RECORD EXCERPTS |
□ □ □

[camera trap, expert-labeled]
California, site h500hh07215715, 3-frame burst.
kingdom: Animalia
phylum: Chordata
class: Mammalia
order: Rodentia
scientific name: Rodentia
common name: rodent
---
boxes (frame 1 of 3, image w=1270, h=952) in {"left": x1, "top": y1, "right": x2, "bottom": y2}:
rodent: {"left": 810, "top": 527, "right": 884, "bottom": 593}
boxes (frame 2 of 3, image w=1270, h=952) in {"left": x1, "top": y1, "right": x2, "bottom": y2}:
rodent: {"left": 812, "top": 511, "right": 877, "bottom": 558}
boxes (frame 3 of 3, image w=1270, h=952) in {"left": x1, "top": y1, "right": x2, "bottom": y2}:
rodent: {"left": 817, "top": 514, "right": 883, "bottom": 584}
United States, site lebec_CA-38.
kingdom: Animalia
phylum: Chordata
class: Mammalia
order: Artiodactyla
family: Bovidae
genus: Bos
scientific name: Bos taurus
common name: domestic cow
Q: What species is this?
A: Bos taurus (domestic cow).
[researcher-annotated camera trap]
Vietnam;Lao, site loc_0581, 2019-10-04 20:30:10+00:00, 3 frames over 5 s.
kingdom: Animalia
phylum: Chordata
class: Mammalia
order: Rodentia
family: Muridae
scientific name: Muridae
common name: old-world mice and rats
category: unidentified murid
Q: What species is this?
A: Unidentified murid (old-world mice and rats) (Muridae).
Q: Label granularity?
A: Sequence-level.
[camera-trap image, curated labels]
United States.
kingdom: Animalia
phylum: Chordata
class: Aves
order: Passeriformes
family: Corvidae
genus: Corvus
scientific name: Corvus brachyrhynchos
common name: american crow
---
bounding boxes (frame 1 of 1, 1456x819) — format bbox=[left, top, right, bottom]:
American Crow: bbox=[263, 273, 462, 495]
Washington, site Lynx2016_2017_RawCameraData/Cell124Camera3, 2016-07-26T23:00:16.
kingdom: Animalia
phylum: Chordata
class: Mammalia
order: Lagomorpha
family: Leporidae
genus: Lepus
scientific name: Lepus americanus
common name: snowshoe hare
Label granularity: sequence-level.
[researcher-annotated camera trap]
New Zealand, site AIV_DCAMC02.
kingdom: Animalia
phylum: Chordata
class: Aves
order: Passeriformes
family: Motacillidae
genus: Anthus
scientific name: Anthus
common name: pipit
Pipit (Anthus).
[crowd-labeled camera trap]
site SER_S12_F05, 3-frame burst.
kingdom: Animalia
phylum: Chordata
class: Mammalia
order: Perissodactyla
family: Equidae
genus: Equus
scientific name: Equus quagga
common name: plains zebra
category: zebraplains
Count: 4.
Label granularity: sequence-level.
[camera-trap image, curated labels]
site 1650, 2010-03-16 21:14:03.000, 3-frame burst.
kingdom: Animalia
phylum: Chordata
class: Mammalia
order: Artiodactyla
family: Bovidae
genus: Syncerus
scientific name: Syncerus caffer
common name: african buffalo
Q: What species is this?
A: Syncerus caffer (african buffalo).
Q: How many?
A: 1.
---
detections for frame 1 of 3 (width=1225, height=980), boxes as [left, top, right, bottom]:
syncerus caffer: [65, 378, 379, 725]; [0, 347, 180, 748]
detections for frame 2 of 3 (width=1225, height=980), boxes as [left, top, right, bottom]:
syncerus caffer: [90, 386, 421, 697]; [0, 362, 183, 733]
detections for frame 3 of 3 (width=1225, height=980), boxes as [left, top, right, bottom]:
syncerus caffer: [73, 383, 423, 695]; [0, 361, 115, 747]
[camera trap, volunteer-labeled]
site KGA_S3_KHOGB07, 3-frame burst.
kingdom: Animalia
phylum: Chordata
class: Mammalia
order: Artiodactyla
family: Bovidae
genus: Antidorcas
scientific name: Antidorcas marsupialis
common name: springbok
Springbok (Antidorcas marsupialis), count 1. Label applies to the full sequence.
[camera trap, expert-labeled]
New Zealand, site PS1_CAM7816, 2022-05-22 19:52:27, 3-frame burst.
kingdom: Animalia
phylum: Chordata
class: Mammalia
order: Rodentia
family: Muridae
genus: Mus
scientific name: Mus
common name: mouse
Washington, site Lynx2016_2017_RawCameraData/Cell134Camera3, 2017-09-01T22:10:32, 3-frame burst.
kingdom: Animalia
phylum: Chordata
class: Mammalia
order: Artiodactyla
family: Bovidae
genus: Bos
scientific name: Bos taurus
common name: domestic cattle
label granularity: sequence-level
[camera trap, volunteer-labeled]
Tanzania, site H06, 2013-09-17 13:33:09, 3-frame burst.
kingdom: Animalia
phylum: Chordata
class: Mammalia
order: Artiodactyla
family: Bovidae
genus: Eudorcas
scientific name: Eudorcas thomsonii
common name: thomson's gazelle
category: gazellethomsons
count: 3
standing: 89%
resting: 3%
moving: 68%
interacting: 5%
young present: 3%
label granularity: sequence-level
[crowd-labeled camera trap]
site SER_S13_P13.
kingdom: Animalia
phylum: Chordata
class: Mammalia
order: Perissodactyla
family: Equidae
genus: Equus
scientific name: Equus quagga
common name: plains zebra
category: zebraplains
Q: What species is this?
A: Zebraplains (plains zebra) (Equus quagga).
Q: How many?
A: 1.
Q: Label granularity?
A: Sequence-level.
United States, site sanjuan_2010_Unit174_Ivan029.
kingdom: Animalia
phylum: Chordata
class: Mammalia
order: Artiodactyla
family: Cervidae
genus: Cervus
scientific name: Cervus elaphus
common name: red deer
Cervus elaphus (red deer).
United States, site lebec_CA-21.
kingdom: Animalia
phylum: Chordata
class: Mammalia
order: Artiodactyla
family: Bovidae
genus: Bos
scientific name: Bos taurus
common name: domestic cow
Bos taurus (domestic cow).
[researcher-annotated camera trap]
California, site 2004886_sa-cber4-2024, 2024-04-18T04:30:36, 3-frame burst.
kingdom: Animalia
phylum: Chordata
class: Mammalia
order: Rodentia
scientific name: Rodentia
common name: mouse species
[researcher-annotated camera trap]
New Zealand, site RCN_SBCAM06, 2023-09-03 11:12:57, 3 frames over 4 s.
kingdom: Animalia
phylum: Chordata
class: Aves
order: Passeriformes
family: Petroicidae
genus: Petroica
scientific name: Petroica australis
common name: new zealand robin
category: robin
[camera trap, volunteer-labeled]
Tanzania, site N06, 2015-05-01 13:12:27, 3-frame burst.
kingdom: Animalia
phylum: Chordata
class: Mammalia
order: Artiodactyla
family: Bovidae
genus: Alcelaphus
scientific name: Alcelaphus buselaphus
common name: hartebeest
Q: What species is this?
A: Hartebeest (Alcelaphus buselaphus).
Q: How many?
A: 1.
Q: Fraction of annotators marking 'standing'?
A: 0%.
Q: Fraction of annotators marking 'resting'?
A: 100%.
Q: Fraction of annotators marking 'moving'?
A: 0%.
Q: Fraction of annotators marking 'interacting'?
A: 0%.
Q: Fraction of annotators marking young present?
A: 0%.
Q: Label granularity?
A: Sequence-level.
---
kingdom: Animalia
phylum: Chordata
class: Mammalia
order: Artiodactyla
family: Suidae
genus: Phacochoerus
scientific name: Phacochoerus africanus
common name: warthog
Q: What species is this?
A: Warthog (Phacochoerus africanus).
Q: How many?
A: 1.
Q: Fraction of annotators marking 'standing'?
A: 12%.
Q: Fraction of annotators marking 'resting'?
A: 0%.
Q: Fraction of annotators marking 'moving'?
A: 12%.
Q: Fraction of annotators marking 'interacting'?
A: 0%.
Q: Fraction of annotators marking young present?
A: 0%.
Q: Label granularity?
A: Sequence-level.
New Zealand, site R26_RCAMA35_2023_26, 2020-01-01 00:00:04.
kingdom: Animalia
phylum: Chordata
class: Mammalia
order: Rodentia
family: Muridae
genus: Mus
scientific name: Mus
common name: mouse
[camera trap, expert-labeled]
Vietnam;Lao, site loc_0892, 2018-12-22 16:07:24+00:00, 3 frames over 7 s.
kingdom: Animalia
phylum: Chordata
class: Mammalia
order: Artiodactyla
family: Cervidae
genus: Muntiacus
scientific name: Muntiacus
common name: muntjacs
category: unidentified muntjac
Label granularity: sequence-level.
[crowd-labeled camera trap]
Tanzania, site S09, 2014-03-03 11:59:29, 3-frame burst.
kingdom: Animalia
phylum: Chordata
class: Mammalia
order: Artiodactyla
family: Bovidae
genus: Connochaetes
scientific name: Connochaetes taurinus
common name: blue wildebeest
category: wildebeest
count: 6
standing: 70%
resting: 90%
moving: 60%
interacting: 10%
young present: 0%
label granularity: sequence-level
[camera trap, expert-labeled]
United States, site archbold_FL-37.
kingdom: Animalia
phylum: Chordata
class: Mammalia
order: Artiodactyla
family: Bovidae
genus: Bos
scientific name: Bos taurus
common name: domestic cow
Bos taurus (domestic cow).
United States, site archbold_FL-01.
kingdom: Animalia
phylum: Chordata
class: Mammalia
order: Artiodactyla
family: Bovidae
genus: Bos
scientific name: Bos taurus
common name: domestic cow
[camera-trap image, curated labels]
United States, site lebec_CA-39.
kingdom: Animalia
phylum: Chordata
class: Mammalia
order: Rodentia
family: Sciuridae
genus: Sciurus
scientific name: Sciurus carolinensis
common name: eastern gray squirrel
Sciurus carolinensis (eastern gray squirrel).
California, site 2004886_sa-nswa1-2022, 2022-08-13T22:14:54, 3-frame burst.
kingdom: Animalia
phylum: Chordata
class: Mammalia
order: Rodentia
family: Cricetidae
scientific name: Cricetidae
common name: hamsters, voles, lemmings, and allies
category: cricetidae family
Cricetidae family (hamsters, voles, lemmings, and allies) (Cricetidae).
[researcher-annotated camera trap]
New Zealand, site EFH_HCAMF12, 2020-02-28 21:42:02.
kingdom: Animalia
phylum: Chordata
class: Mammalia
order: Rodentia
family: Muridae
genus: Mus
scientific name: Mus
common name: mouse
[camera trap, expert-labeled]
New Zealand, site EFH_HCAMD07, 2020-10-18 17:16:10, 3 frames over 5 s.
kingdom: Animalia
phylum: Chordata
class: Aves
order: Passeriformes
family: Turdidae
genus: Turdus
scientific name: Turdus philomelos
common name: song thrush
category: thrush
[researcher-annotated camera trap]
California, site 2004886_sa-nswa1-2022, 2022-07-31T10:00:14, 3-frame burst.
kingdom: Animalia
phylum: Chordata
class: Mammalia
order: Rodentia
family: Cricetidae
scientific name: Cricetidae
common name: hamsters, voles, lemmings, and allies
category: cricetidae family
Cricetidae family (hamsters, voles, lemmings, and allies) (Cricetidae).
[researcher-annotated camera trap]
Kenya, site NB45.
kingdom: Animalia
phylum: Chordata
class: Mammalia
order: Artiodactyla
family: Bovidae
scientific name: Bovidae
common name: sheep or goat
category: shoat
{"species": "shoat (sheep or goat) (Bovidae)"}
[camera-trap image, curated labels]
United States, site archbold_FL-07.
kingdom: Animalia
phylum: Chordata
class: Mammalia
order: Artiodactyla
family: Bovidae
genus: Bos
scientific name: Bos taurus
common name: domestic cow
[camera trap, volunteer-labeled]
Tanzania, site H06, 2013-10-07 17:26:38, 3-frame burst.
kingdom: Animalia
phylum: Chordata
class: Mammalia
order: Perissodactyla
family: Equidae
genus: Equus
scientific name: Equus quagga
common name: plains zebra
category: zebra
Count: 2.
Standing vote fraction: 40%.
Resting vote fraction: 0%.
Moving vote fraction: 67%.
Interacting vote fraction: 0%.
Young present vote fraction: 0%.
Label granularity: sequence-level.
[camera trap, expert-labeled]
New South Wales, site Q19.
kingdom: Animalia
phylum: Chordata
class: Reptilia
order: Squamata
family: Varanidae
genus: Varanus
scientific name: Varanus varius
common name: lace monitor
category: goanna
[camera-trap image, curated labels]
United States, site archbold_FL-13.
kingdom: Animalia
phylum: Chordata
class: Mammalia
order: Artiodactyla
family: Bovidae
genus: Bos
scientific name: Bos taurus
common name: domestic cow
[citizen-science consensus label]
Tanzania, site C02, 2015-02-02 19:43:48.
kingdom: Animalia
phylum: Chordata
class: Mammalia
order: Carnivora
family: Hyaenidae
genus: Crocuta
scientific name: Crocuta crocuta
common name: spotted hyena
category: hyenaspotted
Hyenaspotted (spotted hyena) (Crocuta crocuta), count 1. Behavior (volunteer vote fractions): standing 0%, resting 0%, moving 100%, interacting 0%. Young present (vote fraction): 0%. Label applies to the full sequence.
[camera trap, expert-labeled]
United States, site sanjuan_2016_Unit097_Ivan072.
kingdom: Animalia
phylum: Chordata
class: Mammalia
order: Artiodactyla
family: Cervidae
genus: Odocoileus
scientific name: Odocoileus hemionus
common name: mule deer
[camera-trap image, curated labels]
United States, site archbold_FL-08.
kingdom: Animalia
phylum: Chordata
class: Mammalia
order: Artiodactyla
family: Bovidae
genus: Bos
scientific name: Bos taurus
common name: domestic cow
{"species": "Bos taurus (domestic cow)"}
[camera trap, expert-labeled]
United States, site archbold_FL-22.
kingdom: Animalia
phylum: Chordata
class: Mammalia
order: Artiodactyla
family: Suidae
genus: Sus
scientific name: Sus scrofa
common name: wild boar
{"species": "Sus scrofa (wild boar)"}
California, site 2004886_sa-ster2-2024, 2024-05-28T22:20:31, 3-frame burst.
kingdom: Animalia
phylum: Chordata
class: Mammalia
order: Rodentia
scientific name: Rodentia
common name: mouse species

□ □ □

PROBLEM DESCRIPTION | Reproduce every line above that contains the string "Washington".

SOLUTION TO THE PROBLEM |
Washington, site Lynx2016_2017_RawCameraData/Cell124Camera3, 2016-07-26T23:00:16.
Washington, site Lynx2016_2017_RawCameraData/Cell134Camera3, 2017-09-01T22:10:32, 3-frame burst.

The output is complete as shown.